• _依頼 1_
南京事件否定論についての文章から、「読んでもないのに批判をされた」で始まり「場しています。不思議ですね。」で終わる部分を一字一句変えずに書き写してください。
• _依頼 2_
南京事件否定論についての文章をもとに、次の問いに答えよ。
(a) 『南京虐殺の徹底検証』の著者は誰か。
(b) 山本さんが『南京虐殺の徹底検証』の内容を批判した書籍二冊の名前は何か。
(c) 『南京虐殺の徹底検証』が参考資料として記載されていない作品は何か。
• _依頼 3_
南京事件否定論についての文章を、最後の文のあとから書き継げ。

• _本文_
+++

(1)山本さんは否定論を理解しているか!?
山本さんもご存知のはずの否定論の研究書籍としては『南京虐殺の徹底検証』東中野修道著という研究書があります。山本さんは『と学会年鑑2001』及び『トンデモ本の世界R』で内容を批判しています。 当然ながら『南京虐殺の徹底検証』でも幕府山事件や便衣兵摘発処刑について「なかった」とはしていません。国際法の解釈や解放途中の自衛発砲説が争点となっています。
読んでもないのに批判をされた?。ということはないと思いますから、山本さんは否定論が「事件の存在は否定していない」という事は知っていたことになります。つまり事実を隠蔽してトンデモ否定論(真田)を設定したことになります。
(2)『南京虐殺の徹底検証』は参考資料に記載せず
山本さんは『南京虐殺の徹底検証』を読んでいるはずですが、どういうわけか『神は沈黙せず』の参考資料として記載がありません。山本さんの過去作においてインチキと批判した否定論ですから作品中でも容易に論破可能だと思われますが、どういうわけか否定論のモデルとして参考にされず、変わりに低レベルなトンデモ否定論(真田)が登場しています。不思議ですね。

+++

• _データ行_
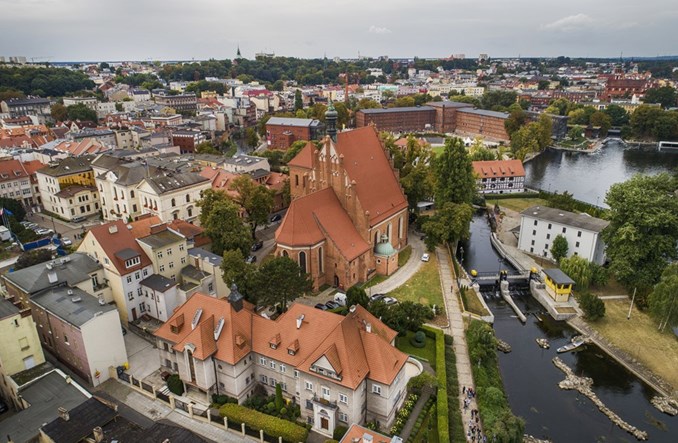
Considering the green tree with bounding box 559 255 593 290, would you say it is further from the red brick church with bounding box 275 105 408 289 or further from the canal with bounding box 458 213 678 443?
the red brick church with bounding box 275 105 408 289

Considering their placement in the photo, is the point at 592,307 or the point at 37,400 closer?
the point at 37,400

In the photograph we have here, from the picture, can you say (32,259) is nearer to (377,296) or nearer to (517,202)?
(377,296)

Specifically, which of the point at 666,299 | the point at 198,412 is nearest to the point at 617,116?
the point at 666,299

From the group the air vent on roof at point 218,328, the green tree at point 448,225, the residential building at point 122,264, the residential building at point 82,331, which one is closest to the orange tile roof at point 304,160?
the green tree at point 448,225

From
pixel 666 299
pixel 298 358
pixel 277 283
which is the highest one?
pixel 277 283

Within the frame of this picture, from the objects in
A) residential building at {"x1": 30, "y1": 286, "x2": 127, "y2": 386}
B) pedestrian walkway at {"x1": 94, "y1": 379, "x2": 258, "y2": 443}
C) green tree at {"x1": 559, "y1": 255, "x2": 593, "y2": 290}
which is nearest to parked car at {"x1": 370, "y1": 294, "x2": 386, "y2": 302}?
pedestrian walkway at {"x1": 94, "y1": 379, "x2": 258, "y2": 443}

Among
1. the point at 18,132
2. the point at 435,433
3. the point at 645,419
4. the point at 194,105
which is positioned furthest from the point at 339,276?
the point at 194,105
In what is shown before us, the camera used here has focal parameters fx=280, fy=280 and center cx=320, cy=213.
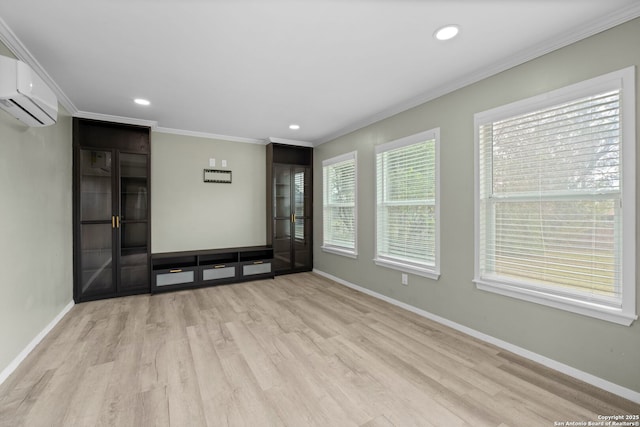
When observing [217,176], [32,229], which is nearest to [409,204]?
[217,176]

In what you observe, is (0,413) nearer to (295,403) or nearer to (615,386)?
(295,403)

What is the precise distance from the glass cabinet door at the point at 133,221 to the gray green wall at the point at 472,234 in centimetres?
312

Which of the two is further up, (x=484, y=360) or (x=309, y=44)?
(x=309, y=44)

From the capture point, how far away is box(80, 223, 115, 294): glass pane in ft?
12.0

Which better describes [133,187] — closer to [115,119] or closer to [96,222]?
[96,222]

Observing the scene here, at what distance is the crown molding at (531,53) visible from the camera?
1.81m

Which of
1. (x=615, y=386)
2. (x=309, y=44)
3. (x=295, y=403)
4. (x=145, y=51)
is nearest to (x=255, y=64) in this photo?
(x=309, y=44)

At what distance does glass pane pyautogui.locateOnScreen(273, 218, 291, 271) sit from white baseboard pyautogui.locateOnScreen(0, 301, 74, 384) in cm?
285

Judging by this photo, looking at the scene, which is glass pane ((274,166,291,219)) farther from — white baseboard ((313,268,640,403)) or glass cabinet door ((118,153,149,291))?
white baseboard ((313,268,640,403))

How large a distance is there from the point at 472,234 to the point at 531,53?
5.12 feet

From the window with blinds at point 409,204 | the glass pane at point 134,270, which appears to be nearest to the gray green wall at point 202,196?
the glass pane at point 134,270

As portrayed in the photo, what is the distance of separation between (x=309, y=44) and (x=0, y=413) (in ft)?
10.3

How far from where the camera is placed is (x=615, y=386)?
1.84 meters

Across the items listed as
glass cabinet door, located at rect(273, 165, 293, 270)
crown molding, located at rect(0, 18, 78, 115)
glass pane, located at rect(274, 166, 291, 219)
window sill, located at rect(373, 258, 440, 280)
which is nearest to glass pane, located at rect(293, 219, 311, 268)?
glass cabinet door, located at rect(273, 165, 293, 270)
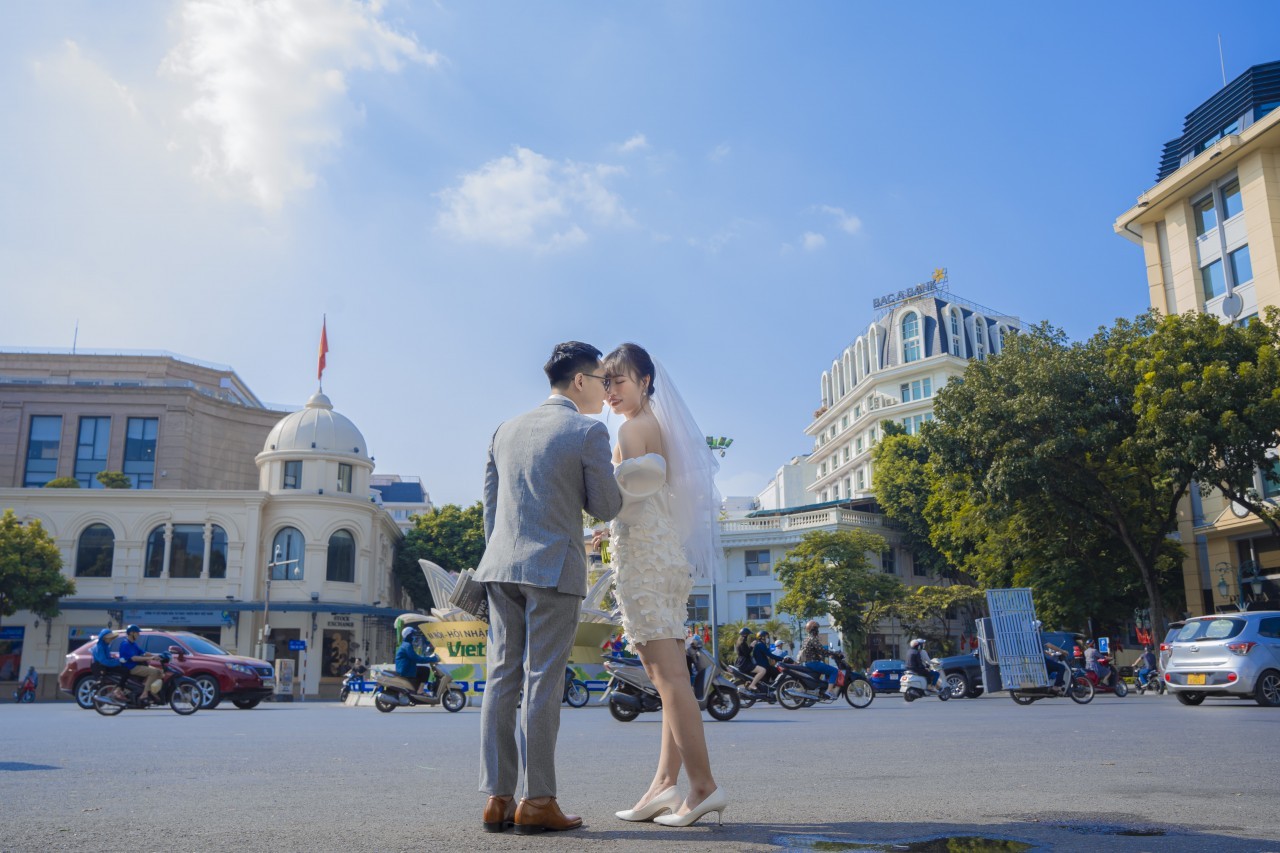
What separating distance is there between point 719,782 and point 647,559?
1916 mm

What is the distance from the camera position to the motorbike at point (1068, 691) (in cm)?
1895

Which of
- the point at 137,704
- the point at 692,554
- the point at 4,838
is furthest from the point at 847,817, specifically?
the point at 137,704

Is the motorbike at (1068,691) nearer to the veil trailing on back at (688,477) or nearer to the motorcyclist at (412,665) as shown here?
the motorcyclist at (412,665)

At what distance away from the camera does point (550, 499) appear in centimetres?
371

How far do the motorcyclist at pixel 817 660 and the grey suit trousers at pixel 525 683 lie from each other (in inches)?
556

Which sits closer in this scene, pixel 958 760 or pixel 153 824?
Answer: pixel 153 824

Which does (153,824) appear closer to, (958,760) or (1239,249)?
(958,760)

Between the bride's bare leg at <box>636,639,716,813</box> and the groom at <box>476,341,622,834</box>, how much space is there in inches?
16.5

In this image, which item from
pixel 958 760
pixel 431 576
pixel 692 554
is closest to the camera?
pixel 692 554

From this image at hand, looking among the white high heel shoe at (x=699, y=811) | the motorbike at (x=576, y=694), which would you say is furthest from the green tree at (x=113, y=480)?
the white high heel shoe at (x=699, y=811)

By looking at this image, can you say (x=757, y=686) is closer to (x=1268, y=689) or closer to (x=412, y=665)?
(x=412, y=665)

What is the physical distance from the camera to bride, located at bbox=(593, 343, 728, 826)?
375cm

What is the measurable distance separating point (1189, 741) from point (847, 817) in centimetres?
539

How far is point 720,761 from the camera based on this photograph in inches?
258
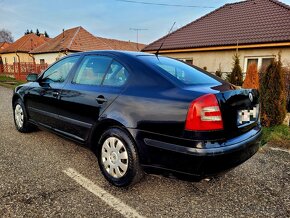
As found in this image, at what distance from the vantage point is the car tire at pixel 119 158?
2795 mm

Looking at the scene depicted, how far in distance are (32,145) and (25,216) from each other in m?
2.18

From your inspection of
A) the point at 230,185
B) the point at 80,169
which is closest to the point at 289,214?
the point at 230,185

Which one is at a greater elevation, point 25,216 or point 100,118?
point 100,118

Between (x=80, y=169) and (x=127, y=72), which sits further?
(x=80, y=169)

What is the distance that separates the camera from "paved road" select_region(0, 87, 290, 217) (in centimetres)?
255

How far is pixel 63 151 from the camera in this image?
4.14 meters

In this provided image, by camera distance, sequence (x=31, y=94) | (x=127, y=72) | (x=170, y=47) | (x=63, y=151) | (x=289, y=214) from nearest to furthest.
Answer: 1. (x=289, y=214)
2. (x=127, y=72)
3. (x=63, y=151)
4. (x=31, y=94)
5. (x=170, y=47)

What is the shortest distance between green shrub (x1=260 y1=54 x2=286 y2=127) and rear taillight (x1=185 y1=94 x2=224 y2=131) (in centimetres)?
456

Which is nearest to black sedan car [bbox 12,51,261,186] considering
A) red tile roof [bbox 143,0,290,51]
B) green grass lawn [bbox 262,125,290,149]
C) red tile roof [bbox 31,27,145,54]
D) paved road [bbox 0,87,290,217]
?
paved road [bbox 0,87,290,217]

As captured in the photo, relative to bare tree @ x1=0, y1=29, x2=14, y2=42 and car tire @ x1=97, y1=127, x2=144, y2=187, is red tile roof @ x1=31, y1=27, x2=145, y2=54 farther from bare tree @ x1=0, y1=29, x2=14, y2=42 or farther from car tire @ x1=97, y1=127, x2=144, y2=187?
bare tree @ x1=0, y1=29, x2=14, y2=42

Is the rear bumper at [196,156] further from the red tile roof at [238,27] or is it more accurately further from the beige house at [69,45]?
the beige house at [69,45]

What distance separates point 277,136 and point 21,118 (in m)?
5.17

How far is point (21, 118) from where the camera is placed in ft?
16.5

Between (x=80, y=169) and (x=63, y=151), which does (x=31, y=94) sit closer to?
(x=63, y=151)
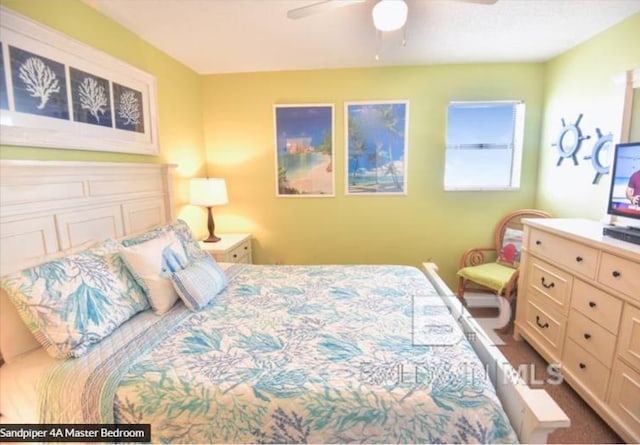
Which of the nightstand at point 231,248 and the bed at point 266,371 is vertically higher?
the nightstand at point 231,248

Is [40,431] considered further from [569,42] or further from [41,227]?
[569,42]

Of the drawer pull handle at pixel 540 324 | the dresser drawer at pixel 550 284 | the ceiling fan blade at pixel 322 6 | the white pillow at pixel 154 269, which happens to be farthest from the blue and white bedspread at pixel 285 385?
the ceiling fan blade at pixel 322 6

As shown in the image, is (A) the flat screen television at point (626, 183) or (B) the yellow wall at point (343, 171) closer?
(A) the flat screen television at point (626, 183)

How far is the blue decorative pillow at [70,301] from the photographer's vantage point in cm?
123

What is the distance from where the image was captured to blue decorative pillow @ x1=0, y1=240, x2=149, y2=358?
1.23 metres

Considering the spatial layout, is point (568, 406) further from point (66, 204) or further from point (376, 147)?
point (66, 204)

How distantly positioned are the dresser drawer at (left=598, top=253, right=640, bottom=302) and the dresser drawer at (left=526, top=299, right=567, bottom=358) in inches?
18.3

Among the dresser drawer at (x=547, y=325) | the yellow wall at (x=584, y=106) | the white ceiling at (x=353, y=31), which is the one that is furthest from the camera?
the yellow wall at (x=584, y=106)

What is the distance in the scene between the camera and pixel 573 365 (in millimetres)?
1899

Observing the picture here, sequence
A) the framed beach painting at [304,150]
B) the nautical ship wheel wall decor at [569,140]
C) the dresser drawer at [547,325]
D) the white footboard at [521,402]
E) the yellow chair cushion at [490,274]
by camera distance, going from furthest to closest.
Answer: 1. the framed beach painting at [304,150]
2. the yellow chair cushion at [490,274]
3. the nautical ship wheel wall decor at [569,140]
4. the dresser drawer at [547,325]
5. the white footboard at [521,402]

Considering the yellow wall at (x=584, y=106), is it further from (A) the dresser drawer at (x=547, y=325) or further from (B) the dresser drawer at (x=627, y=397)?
(B) the dresser drawer at (x=627, y=397)

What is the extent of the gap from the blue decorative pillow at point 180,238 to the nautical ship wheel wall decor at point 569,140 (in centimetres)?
299

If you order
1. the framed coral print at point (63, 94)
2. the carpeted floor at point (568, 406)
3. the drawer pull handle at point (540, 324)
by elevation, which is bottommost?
the carpeted floor at point (568, 406)

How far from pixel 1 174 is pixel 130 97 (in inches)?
41.8
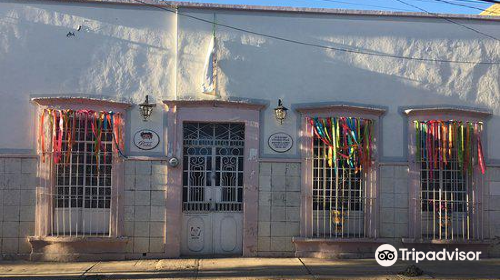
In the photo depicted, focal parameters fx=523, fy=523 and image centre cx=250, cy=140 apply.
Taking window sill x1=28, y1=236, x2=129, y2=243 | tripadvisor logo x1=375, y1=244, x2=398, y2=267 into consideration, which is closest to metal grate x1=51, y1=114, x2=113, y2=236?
window sill x1=28, y1=236, x2=129, y2=243

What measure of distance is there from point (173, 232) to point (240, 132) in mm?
2228

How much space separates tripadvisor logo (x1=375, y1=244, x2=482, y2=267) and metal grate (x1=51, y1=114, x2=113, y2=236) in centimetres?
510

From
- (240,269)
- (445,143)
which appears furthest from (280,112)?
(445,143)

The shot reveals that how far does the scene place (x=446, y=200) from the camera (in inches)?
392

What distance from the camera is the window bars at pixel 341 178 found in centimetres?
980

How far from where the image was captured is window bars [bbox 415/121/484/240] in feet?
32.7

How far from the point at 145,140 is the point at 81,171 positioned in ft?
4.21

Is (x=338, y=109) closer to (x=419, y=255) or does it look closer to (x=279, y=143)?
(x=279, y=143)

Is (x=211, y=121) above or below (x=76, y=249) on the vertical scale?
above

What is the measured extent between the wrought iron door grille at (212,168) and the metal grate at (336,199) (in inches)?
56.8

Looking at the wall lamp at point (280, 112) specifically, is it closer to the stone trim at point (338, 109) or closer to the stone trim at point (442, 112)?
the stone trim at point (338, 109)

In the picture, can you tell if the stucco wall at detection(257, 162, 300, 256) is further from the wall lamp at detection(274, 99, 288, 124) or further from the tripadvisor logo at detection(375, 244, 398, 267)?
the tripadvisor logo at detection(375, 244, 398, 267)

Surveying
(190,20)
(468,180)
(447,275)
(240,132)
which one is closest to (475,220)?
(468,180)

+++

• _回答 1_
読んでもないのに批判をされた?。ということはないと思いますから、山本さんは否定論が「事件の存在は否定していない」という事は知っていたことになります。つまり事実を隠蔽してトンデモ否定論(真田)を設定したことになります。
(2)『南京虐殺の徹底検証』は参考資料に記載せず
山本さんは『南京虐殺の徹底検証』を読んでいるはずですが、どういうわけか『神は沈黙せず』の参考資料として記載がありません。山本さんの過去作においてインチキと批判した否定論ですから作品中でも容易に論破可能だと思われますが、どういうわけか否定論のモデルとして参考にされず、変わりに低レベルなトンデモ否定論(真田)が登場しています。不思議ですね。

• _回答 2_
(a) 東中野修道
(b) 『と学会年鑑2001』と『トンデモ本の世界R』
(c) 『神は沈黙せず』

• _回答 3_
(3)山本さんの「東中野批判」
『トンデモ本の世界R』P346
たとえば東中野教授がしばしば引用する『南京戦史』(偕行社)や『南京大虐殺殺を記録した皇軍兵士たち』(大月書店)に収録された、南京戦参加者の日記の数々、あるいはミニ−・ヴォートリンの日記を収録した『南京事件の日々』(大月書店)、マギー牧師の日記を収録した『目撃者の南京事件』(三交社)といった本を読まれたことはあるのだろうか。
僕はこれらの資料にひと通り日を通している(南京大虐殺関連の本はもう三〇冊以上読んだ)。だからこそ、東中野教授がどんなデタラメな手法を用いているかが分かる。些細な矛盾点を針小棒大に取り上げて証言全体を否定しようとしたり、文章を引用する際、歪曲して正反対の意味にしてしまったり、都合の悪い記述は無視する一方、信憑性の低い資料を重視したり、まさに「好き勝手」としか,いいようがないのだ。南京大虐殺の犠牲者数については、「三〇万人」と「ゼロ」という両極端のトンデモ説が火花を散らしているが、東中野教授の著書はその中でも特にインチキだらけのひどい代物なのである。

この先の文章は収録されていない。